> _Work to be completed_: Transcribe each record exactly; skip any picture.

> _Provided records_:
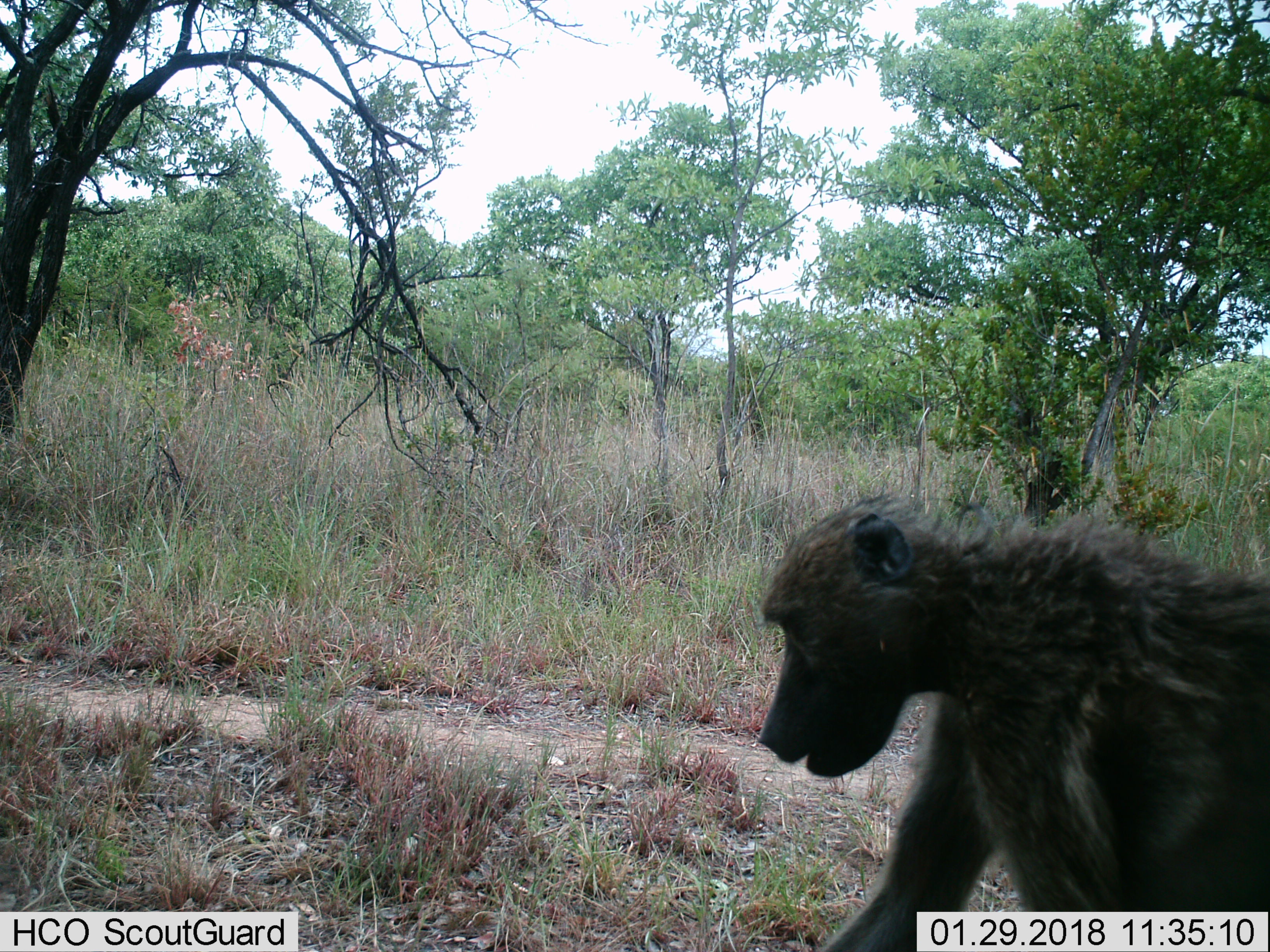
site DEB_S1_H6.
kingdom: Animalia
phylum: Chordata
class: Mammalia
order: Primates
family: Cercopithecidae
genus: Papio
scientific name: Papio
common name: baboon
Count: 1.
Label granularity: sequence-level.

> _Expected answer_:
site DEB_S1_H6.
kingdom: Animalia
phylum: Chordata
class: Mammalia
order: Primates
family: Cercopithecidae
genus: Papio
scientific name: Papio
common name: baboon
Count: 1.
Label granularity: sequence-level.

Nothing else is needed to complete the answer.